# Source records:
————

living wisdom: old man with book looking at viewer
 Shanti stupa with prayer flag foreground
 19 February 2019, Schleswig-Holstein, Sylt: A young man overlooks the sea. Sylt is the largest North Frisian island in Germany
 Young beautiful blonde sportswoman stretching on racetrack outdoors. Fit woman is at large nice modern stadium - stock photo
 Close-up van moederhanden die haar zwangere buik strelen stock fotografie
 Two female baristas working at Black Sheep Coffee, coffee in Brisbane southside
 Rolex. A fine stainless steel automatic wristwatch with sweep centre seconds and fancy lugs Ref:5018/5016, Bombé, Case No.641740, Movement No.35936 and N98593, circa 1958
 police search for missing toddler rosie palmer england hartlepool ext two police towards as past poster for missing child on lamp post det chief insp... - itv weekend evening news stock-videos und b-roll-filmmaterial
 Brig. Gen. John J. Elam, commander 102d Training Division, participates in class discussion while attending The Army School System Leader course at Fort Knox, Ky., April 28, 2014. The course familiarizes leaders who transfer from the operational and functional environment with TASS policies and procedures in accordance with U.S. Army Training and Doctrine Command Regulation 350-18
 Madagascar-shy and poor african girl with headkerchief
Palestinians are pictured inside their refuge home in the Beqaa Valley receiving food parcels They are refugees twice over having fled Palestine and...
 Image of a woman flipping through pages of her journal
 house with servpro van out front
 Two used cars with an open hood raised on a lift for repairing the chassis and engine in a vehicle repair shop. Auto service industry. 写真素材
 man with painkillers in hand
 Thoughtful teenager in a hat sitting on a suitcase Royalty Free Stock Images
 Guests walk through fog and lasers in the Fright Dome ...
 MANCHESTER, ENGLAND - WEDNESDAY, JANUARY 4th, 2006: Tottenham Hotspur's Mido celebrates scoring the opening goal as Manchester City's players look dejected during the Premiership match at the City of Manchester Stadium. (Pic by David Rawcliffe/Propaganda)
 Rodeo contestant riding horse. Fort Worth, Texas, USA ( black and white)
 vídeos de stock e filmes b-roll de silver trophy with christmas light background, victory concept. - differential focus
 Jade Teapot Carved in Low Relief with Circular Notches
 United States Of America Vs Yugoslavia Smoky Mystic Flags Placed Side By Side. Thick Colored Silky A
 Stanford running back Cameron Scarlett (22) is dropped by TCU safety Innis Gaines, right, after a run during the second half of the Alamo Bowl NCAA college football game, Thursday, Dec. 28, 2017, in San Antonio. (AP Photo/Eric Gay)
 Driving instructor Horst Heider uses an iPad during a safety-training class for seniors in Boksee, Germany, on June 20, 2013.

————

# Prompt:
Output every record above a second time, exactly.

# Result of this task:
living wisdom: old man with book looking at viewer
 Shanti stupa with prayer flag foreground
 19 February 2019, Schleswig-Holstein, Sylt: A young man overlooks the sea. Sylt is the largest North Frisian island in Germany
 Young beautiful blonde sportswoman stretching on racetrack outdoors. Fit woman is at large nice modern stadium - stock photo
 Close-up van moederhanden die haar zwangere buik strelen stock fotografie
 Two female baristas working at Black Sheep Coffee, coffee in Brisbane southside
 Rolex. A fine stainless steel automatic wristwatch with sweep centre seconds and fancy lugs Ref:5018/5016, Bombé, Case No.641740, Movement No.35936 and N98593, circa 1958
 police search for missing toddler rosie palmer england hartlepool ext two police towards as past poster for missing child on lamp post det chief insp... - itv weekend evening news stock-videos und b-roll-filmmaterial
 Brig. Gen. John J. Elam, commander 102d Training Division, participates in class discussion while attending The Army School System Leader course at Fort Knox, Ky., April 28, 2014. The course familiarizes leaders who transfer from the operational and functional environment with TASS policies and procedures in accordance with U.S. Army Training and Doctrine Command Regulation 350-18
 Madagascar-shy and poor african girl with headkerchief
Palestinians are pictured inside their refuge home in the Beqaa Valley receiving food parcels They are refugees twice over having fled Palestine and...
 Image of a woman flipping through pages of her journal
 house with servpro van out front
 Two used cars with an open hood raised on a lift for repairing the chassis and engine in a vehicle repair shop. Auto service industry. 写真素材
 man with painkillers in hand
 Thoughtful teenager in a hat sitting on a suitcase Royalty Free Stock Images
 Guests walk through fog and lasers in the Fright Dome ...
 MANCHESTER, ENGLAND - WEDNESDAY, JANUARY 4th, 2006: Tottenham Hotspur's Mido celebrates scoring the opening goal as Manchester City's players look dejected during the Premiership match at the City of Manchester Stadium. (Pic by David Rawcliffe/Propaganda)
 Rodeo contestant riding horse. Fort Worth, Texas, USA ( black and white)
 vídeos de stock e filmes b-roll de silver trophy with christmas light background, victory concept. - differential focus
 Jade Teapot Carved in Low Relief with Circular Notches
 United States Of America Vs Yugoslavia Smoky Mystic Flags Placed Side By Side. Thick Colored Silky A
 Stanford running back Cameron Scarlett (22) is dropped by TCU safety Innis Gaines, right, after a run during the second half of the Alamo Bowl NCAA college football game, Thursday, Dec. 28, 2017, in San Antonio. (AP Photo/Eric Gay)
 Driving instructor Horst Heider uses an iPad during a safety-training class for seniors in Boksee, Germany, on June 20, 2013.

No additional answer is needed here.